Saved entries:
━━━━━━━━━━━━━━━━

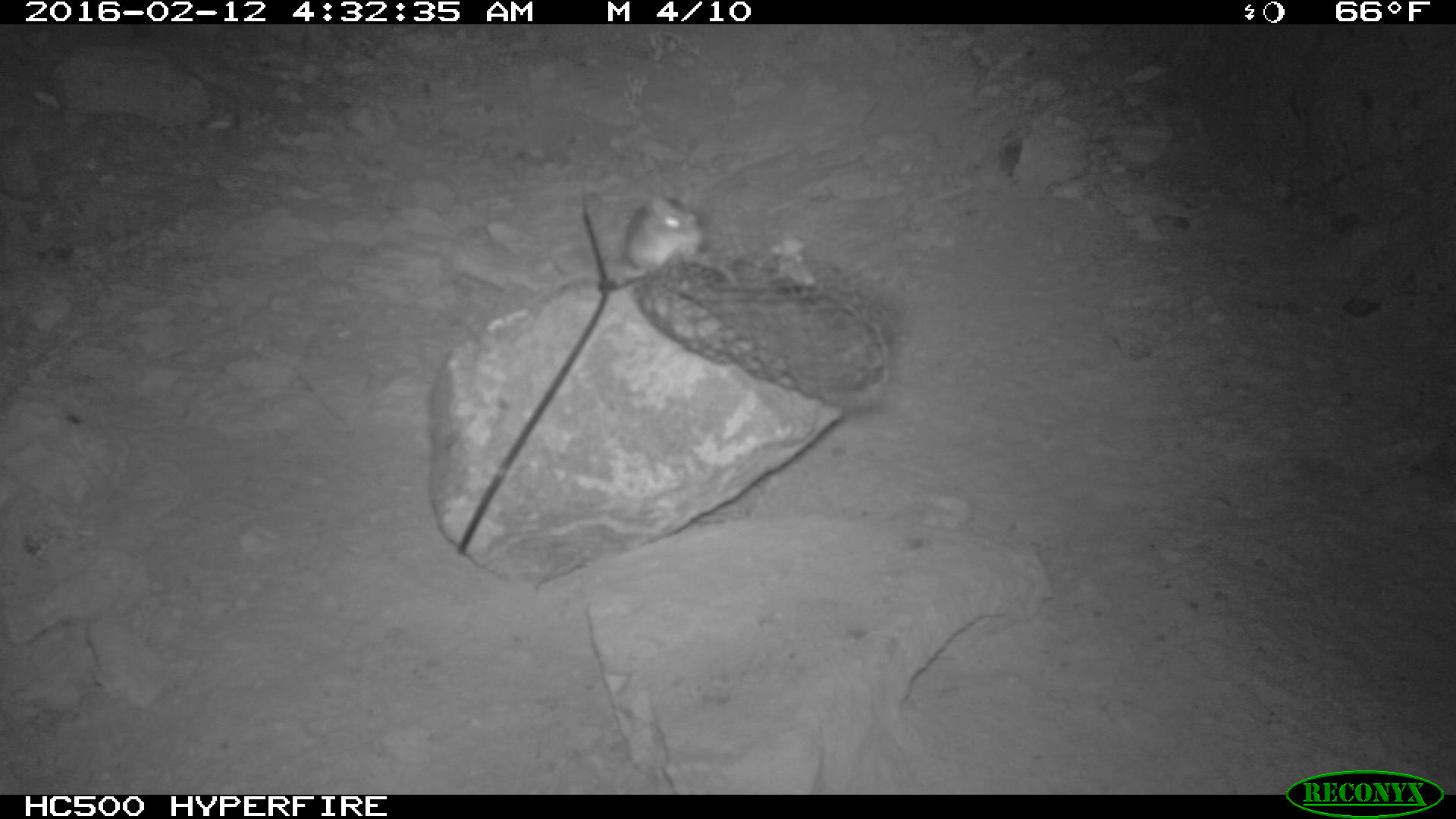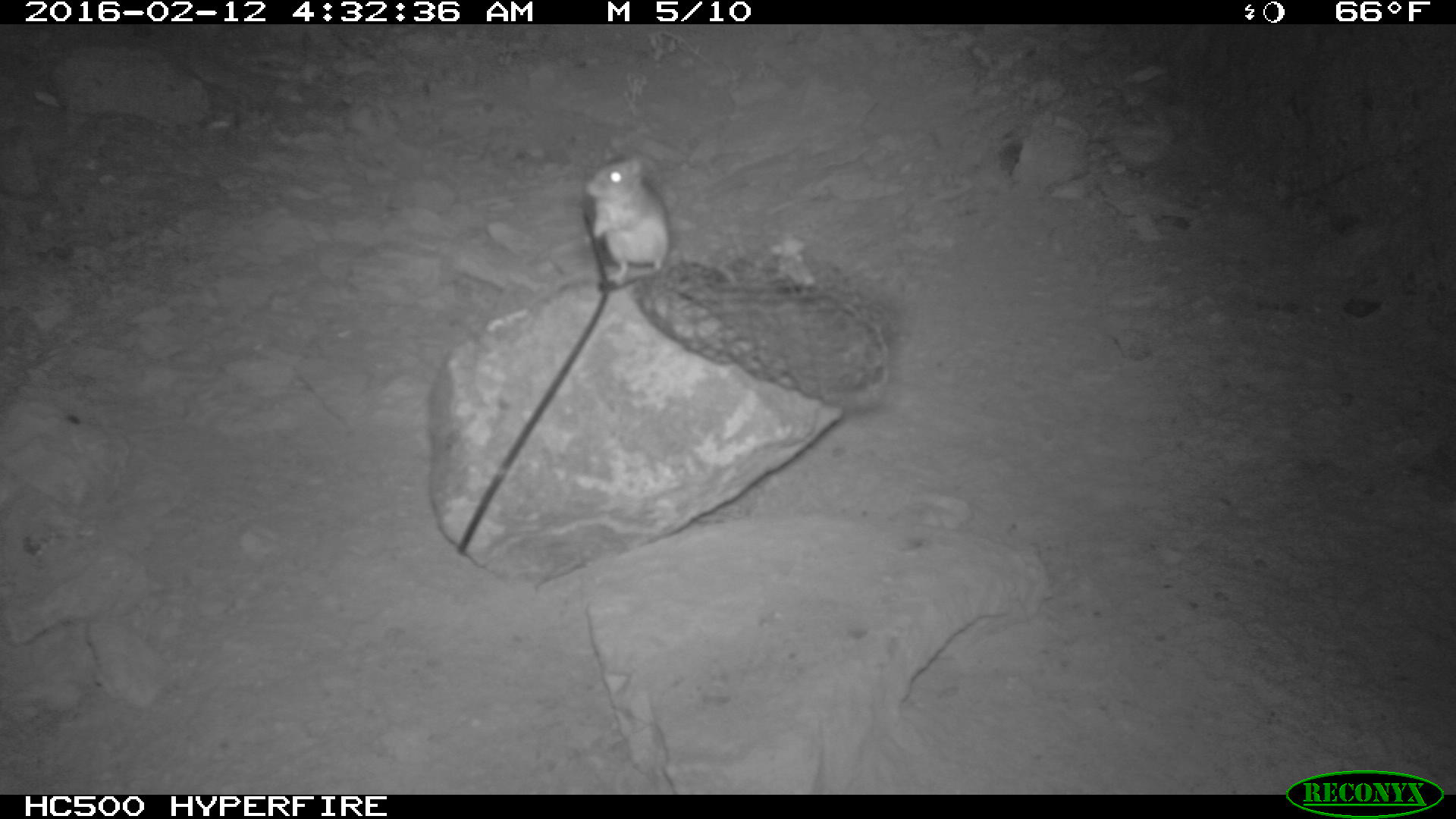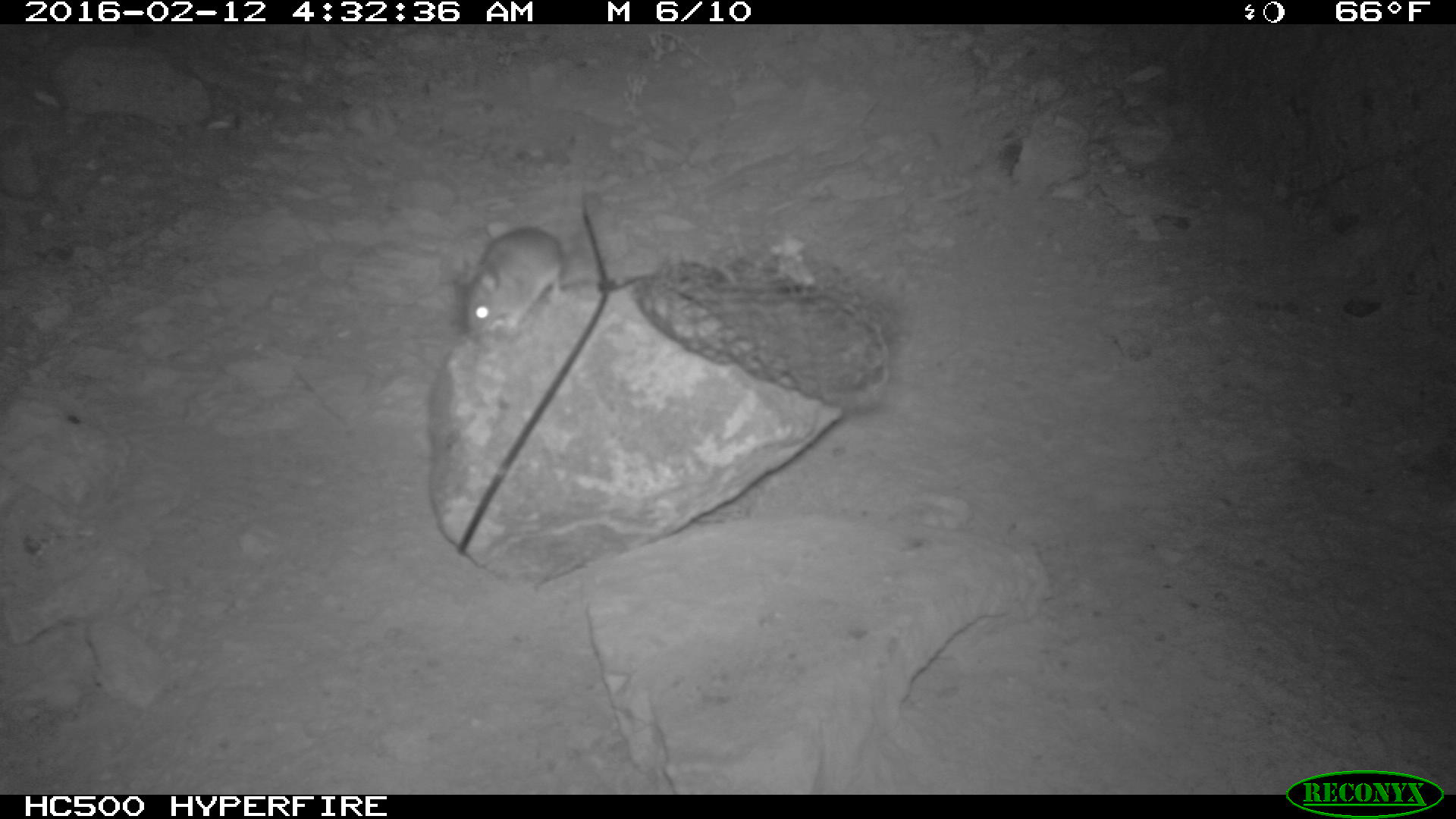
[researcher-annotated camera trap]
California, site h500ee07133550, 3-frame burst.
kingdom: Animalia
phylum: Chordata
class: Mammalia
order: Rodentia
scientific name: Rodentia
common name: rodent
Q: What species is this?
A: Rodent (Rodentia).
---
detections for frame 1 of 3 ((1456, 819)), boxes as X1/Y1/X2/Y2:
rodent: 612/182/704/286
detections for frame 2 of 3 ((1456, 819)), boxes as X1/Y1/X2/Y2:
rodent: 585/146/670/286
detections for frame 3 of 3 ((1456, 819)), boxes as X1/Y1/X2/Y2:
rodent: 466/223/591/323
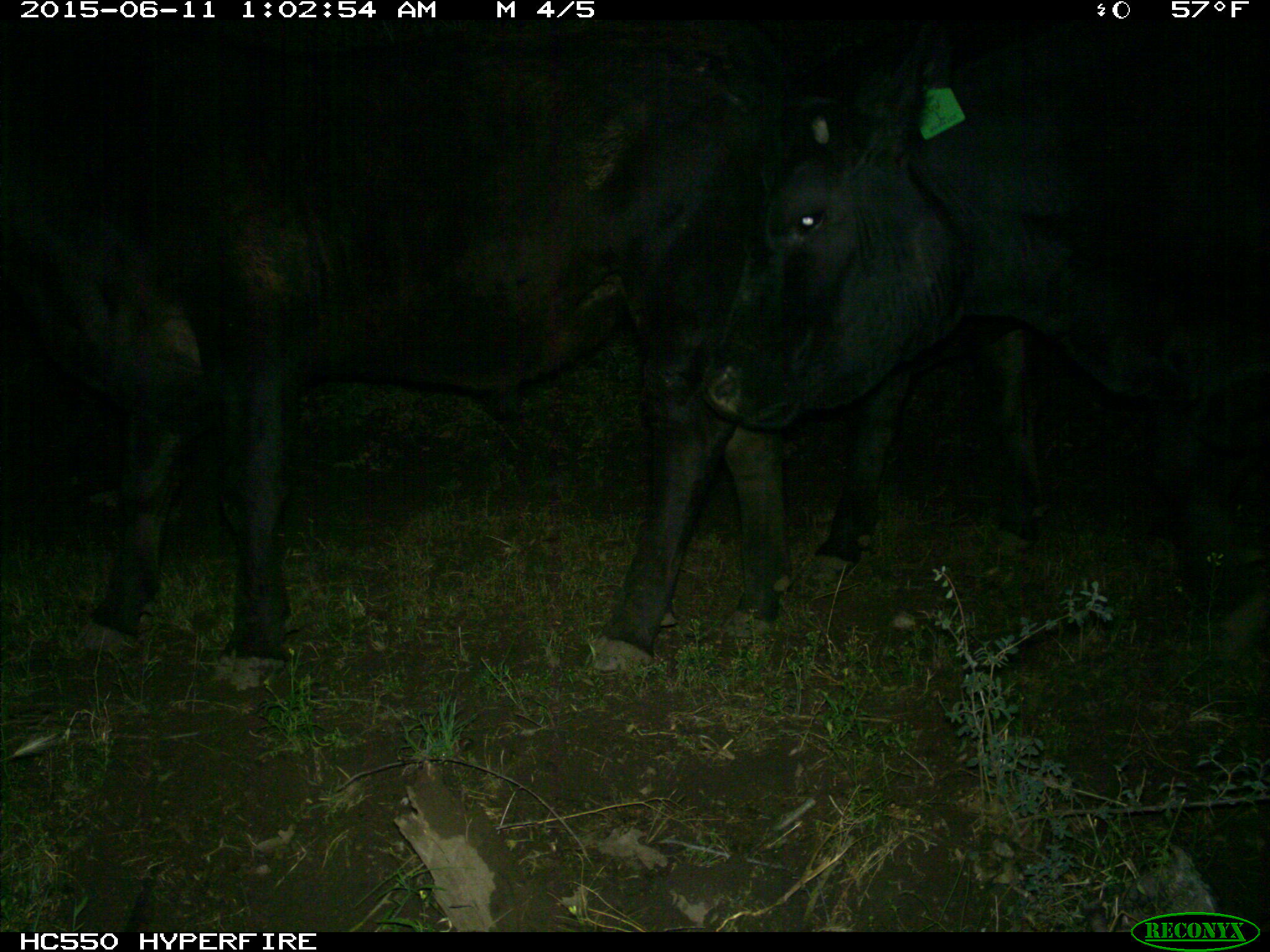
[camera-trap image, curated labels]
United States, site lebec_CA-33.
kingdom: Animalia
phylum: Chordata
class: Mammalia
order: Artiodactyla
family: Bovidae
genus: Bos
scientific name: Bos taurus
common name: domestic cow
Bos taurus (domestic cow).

━━━━━━━━━━━━━━━━

**Work order**
Retype exactly the lines from the line containing "A: Rodent (Rodentia)." through the end of the entries above, including both ends, and leave every picture out.

**Solution to the problem**
A: Rodent (Rodentia).
---
detections for frame 1 of 3 ((1456, 819)), boxes as X1/Y1/X2/Y2:
rodent: 612/182/704/286
detections for frame 2 of 3 ((1456, 819)), boxes as X1/Y1/X2/Y2:
rodent: 585/146/670/286
detections for frame 3 of 3 ((1456, 819)), boxes as X1/Y1/X2/Y2:
rodent: 466/223/591/323
[camera-trap image, curated labels]
United States, site lebec_CA-33.
kingdom: Animalia
phylum: Chordata
class: Mammalia
order: Artiodactyla
family: Bovidae
genus: Bos
scientific name: Bos taurus
common name: domestic cow
Bos taurus (domestic cow).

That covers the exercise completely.